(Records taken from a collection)
::::
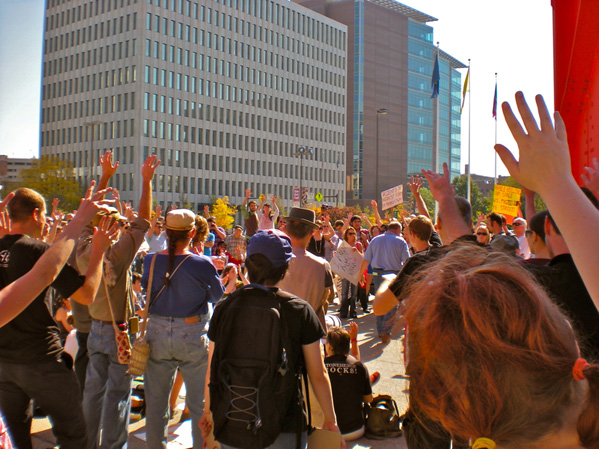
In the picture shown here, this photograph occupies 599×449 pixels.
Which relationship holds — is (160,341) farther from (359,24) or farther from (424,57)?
(424,57)

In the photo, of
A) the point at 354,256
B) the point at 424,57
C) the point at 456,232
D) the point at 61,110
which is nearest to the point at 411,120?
the point at 424,57

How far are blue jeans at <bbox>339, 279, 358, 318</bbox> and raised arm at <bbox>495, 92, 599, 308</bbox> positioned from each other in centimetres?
1043

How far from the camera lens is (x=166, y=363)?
4.19 m

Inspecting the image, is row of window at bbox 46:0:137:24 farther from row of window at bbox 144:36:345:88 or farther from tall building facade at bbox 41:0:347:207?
row of window at bbox 144:36:345:88

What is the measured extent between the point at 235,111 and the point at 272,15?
17797mm

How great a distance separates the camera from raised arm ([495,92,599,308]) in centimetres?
111

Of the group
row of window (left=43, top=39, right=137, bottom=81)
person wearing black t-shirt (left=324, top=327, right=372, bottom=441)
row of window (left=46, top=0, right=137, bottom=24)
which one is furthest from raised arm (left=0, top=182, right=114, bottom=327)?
row of window (left=46, top=0, right=137, bottom=24)

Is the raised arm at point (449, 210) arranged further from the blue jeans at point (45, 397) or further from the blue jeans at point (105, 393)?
the blue jeans at point (105, 393)

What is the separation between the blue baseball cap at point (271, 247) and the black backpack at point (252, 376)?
0.97 feet

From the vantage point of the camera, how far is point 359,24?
104250 millimetres

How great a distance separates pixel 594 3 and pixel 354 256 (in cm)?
741

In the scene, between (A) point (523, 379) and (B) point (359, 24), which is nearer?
(A) point (523, 379)

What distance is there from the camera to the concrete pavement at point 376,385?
16.0 ft

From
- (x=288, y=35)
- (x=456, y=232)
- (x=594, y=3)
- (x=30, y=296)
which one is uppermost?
(x=288, y=35)
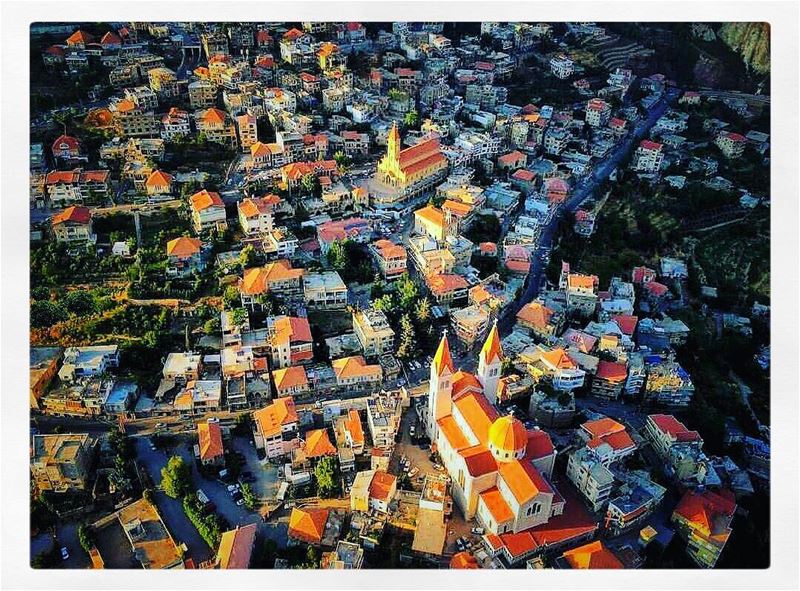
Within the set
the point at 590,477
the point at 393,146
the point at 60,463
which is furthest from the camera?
the point at 393,146

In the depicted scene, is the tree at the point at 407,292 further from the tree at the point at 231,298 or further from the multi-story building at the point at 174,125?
the multi-story building at the point at 174,125

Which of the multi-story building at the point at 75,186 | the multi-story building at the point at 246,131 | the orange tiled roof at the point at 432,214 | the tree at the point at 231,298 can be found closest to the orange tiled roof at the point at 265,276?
the tree at the point at 231,298

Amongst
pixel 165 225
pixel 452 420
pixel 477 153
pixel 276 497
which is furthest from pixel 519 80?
pixel 276 497

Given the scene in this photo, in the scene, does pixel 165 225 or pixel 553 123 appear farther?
pixel 553 123

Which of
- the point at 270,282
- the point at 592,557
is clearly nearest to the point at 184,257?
the point at 270,282

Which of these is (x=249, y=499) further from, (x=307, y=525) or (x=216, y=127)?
(x=216, y=127)

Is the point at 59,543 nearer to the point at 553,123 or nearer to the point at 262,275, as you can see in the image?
the point at 262,275

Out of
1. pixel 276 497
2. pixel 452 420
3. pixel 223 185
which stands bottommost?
pixel 276 497

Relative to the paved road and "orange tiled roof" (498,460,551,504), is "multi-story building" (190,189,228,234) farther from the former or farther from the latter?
"orange tiled roof" (498,460,551,504)
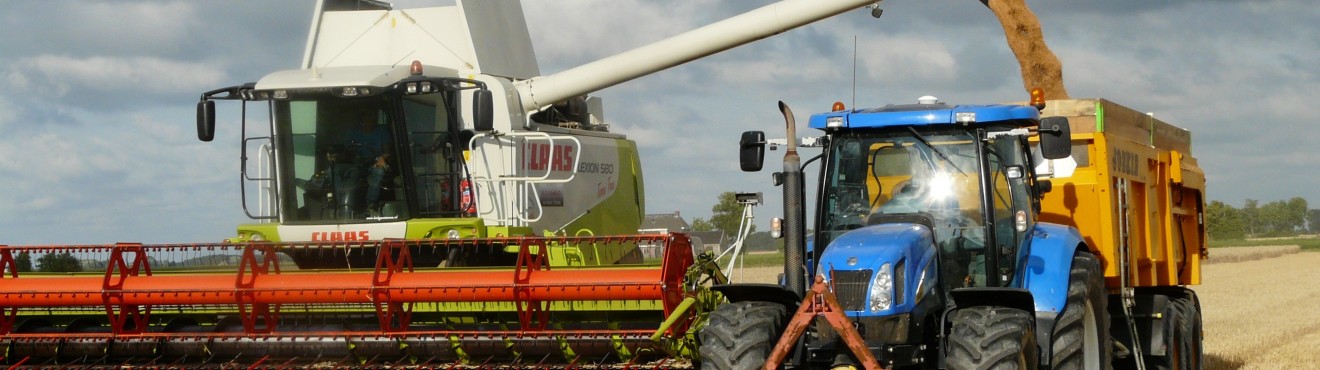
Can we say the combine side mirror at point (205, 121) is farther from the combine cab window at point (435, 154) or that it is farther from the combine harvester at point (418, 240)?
the combine cab window at point (435, 154)

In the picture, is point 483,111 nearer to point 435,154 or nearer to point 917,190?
point 435,154

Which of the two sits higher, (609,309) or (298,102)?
(298,102)

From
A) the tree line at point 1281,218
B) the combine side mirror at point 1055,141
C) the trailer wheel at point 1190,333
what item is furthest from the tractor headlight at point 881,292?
the tree line at point 1281,218

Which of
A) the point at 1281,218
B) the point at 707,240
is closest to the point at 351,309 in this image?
the point at 707,240

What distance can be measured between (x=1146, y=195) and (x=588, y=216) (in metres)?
4.29

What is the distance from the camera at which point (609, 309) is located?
7.87m

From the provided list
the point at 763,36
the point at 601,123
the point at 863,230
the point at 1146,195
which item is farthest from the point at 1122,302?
the point at 601,123

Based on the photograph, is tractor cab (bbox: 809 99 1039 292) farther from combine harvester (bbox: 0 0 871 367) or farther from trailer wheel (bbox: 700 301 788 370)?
combine harvester (bbox: 0 0 871 367)

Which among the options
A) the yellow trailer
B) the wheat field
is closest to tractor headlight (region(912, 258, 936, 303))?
the wheat field

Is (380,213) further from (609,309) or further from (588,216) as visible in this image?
(609,309)

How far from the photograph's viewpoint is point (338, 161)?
9.94 metres

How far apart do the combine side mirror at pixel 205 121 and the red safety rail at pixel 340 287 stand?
3.98ft

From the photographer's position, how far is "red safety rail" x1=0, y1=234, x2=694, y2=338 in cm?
738

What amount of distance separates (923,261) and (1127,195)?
3.13m
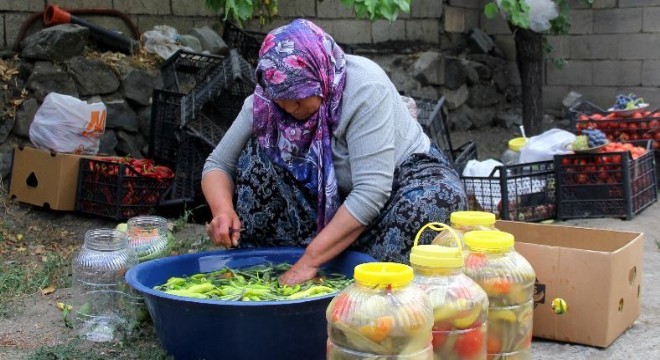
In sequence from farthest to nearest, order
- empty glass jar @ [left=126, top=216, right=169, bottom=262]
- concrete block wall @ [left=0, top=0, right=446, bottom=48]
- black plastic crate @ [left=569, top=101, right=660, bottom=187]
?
black plastic crate @ [left=569, top=101, right=660, bottom=187] < concrete block wall @ [left=0, top=0, right=446, bottom=48] < empty glass jar @ [left=126, top=216, right=169, bottom=262]

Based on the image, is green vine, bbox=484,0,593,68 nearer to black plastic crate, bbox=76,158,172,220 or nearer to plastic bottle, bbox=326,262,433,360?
black plastic crate, bbox=76,158,172,220

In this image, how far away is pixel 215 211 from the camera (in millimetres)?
::::
WRITTEN EXERCISE: Copy out all of the records above word for word, omitting the pictures.

FINISHED EXERCISE:
In the picture shown here, this photograph occupies 599×449 pixels.
Which relationship holds — is (160,341) farther from (359,24) or farther from (424,57)?
(424,57)

In the photo, of
A) the point at 354,256
B) the point at 424,57
C) the point at 456,232
D) the point at 61,110
which is nearest to the point at 411,120?
the point at 424,57

How far are blue jeans at <bbox>339, 279, 358, 318</bbox> and raised arm at <bbox>495, 92, 599, 308</bbox> positioned from each other in centimetres?
1043

How far from the camera lens is (x=166, y=363)?
4.19 m

Inspecting the image, is row of window at bbox 46:0:137:24 farther from row of window at bbox 144:36:345:88 or farther from tall building facade at bbox 41:0:347:207?
row of window at bbox 144:36:345:88

What is the measured extent between the point at 235,111 and the point at 272,15?
17797mm

How great a distance separates the camera from raised arm ([495,92,599,308]) in centimetres?
111

Of the group
row of window (left=43, top=39, right=137, bottom=81)
person wearing black t-shirt (left=324, top=327, right=372, bottom=441)
row of window (left=46, top=0, right=137, bottom=24)
which one is furthest from raised arm (left=0, top=182, right=114, bottom=327)?
row of window (left=46, top=0, right=137, bottom=24)

Is the raised arm at point (449, 210) arranged further from the blue jeans at point (45, 397) or further from the blue jeans at point (105, 393)?
the blue jeans at point (105, 393)

What is the separation between the blue baseball cap at point (271, 247) and the black backpack at point (252, 376)?
0.97 feet

From the vantage point of the camera, how far is point 359,24?
104250 millimetres

How great a distance separates pixel 594 3 and pixel 354 256 (in cm)?
741

In the scene, between (A) point (523, 379) and (B) point (359, 24), which is nearer?
(A) point (523, 379)

What distance is there from the camera to the concrete pavement at point 376,385?
16.0 ft

From
- (x=288, y=35)
- (x=456, y=232)
- (x=594, y=3)
- (x=30, y=296)
which one is uppermost?
(x=288, y=35)
Within the set
the point at 590,477
the point at 393,146
the point at 60,463
which is furthest from the camera?
the point at 393,146

In the depicted scene, is the tree at the point at 407,292 further from the tree at the point at 231,298 or further from the multi-story building at the point at 174,125?
the multi-story building at the point at 174,125

Which of the multi-story building at the point at 75,186 | the multi-story building at the point at 246,131 | the orange tiled roof at the point at 432,214 | the tree at the point at 231,298 can be found closest to the orange tiled roof at the point at 265,276?
the tree at the point at 231,298

Amongst
pixel 165 225
pixel 452 420
pixel 477 153
pixel 276 497
which is furthest from pixel 519 80?
pixel 276 497

Given the scene in this photo, in the scene, does pixel 165 225 or pixel 553 123 appear farther?
pixel 553 123

Which of
- the point at 270,282
- the point at 592,557
is clearly nearest to the point at 184,257?
the point at 270,282

Which of these is (x=249, y=499) further from, (x=307, y=525) or (x=216, y=127)?
(x=216, y=127)

Is the point at 59,543 nearer to the point at 553,123 or nearer to the point at 262,275, as you can see in the image?
the point at 262,275

Out of
1. pixel 276 497
2. pixel 452 420
3. pixel 223 185
which stands bottommost?
pixel 276 497

Relative to the paved road and "orange tiled roof" (498,460,551,504), is "multi-story building" (190,189,228,234) farther from the former or farther from the latter?
"orange tiled roof" (498,460,551,504)
Can we say the combine side mirror at point (205, 121) is farther from the combine cab window at point (435, 154) or that it is farther from the combine harvester at point (418, 240)?
the combine cab window at point (435, 154)

In the picture, is point 483,111 nearer to point 435,154 or nearer to point 917,190?
point 435,154

Which of the two sits higher, (609,309) or (298,102)?
(298,102)

From
A) the tree line at point 1281,218
B) the combine side mirror at point 1055,141
C) the trailer wheel at point 1190,333
what item is furthest from the tractor headlight at point 881,292?
the tree line at point 1281,218

Which of
A) the point at 1281,218
B) the point at 707,240
is closest to the point at 351,309 in this image?
the point at 707,240

What distance can be measured between (x=1146, y=195) and (x=588, y=216) (in metres)?
4.29

What is the distance from the camera at which point (609, 309) is located?
7.87m

From the provided list
the point at 763,36
the point at 601,123
the point at 863,230
the point at 1146,195
which item is farthest from the point at 1122,302?
the point at 601,123

Based on the photograph, is tractor cab (bbox: 809 99 1039 292) farther from combine harvester (bbox: 0 0 871 367) or farther from trailer wheel (bbox: 700 301 788 370)?
combine harvester (bbox: 0 0 871 367)

Which among the options
A) the yellow trailer
B) the wheat field
is closest to tractor headlight (region(912, 258, 936, 303))?
the wheat field

Is (380,213) further from (609,309) or further from (588,216) as visible in this image?
(609,309)

How far from the photograph's viewpoint is point (338, 161)?
9.94 metres

How far apart do the combine side mirror at pixel 205 121 and the red safety rail at pixel 340 287 stand?
3.98ft

From the photographer's position, how far is "red safety rail" x1=0, y1=234, x2=694, y2=338 in cm?
738

What amount of distance separates (923,261) and (1127,195)?
3.13m
In sequence from farthest to nearest, order
- empty glass jar @ [left=126, top=216, right=169, bottom=262]
- concrete block wall @ [left=0, top=0, right=446, bottom=48]
- black plastic crate @ [left=569, top=101, right=660, bottom=187]
?
black plastic crate @ [left=569, top=101, right=660, bottom=187] < concrete block wall @ [left=0, top=0, right=446, bottom=48] < empty glass jar @ [left=126, top=216, right=169, bottom=262]

Based on the image, is green vine, bbox=484,0,593,68 nearer to black plastic crate, bbox=76,158,172,220 or nearer to plastic bottle, bbox=326,262,433,360?
black plastic crate, bbox=76,158,172,220

In this image, how far away is pixel 215 211 from the camera (in millimetres)?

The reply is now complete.